* _Exercise brief_:
If pictures appear among the lines below, leave them out while you return exactly the lines from the one with "Image No.18-4 Bed Property for sale" through the one with "9620 Woodale Avenue - Photo 35".

* _Material provided_:
= = = =

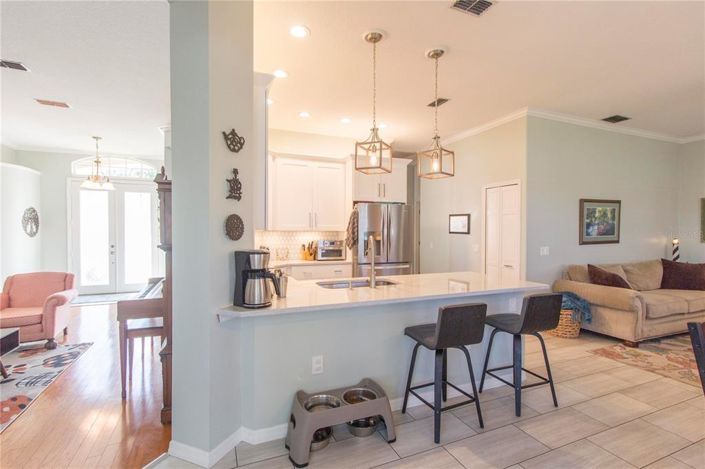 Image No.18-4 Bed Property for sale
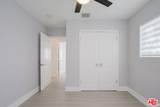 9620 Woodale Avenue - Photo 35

= = = =

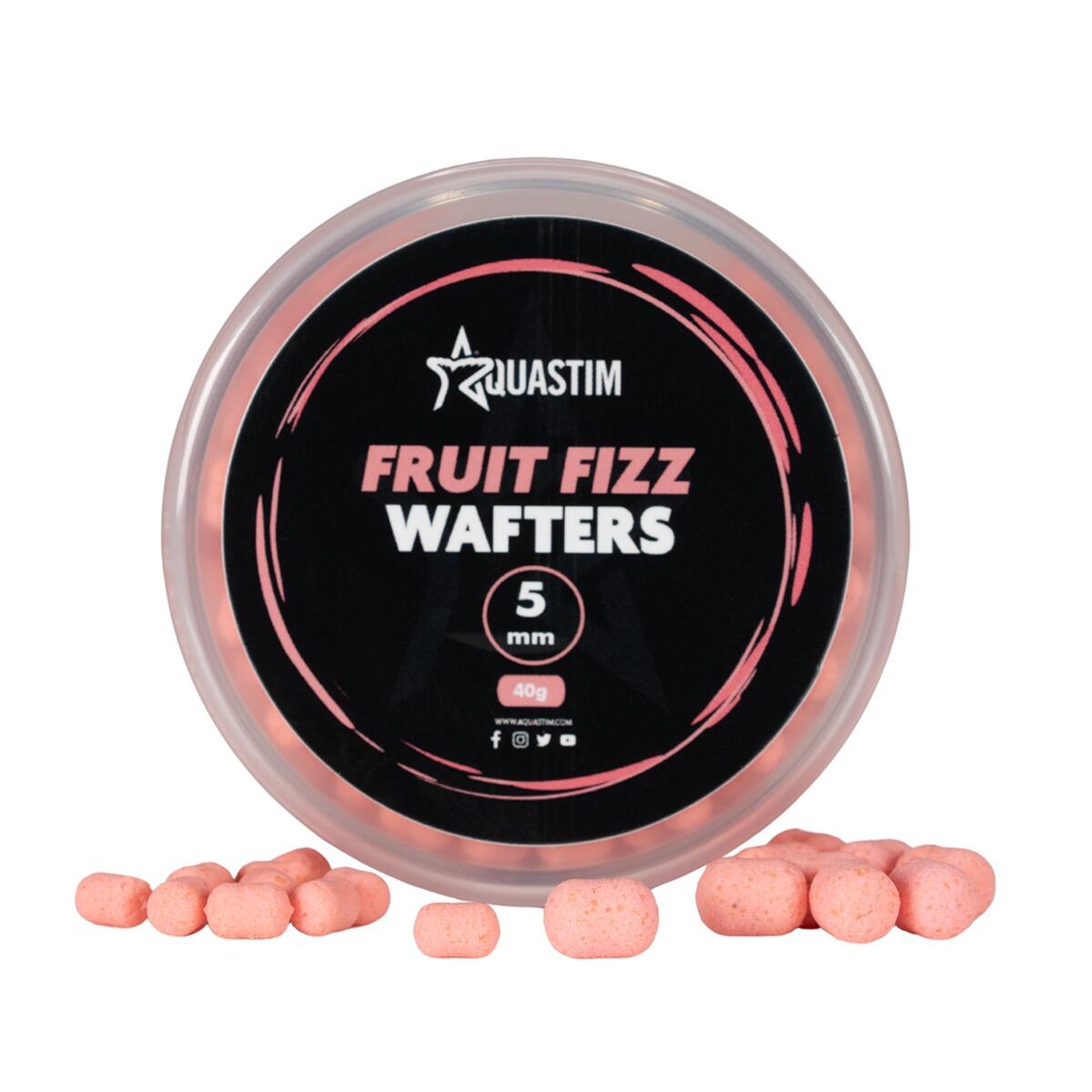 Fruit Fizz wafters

= = = =

* _Exercise answer_:
 Image No.18-4 Bed Property for sale
 9620 Woodale Avenue - Photo 35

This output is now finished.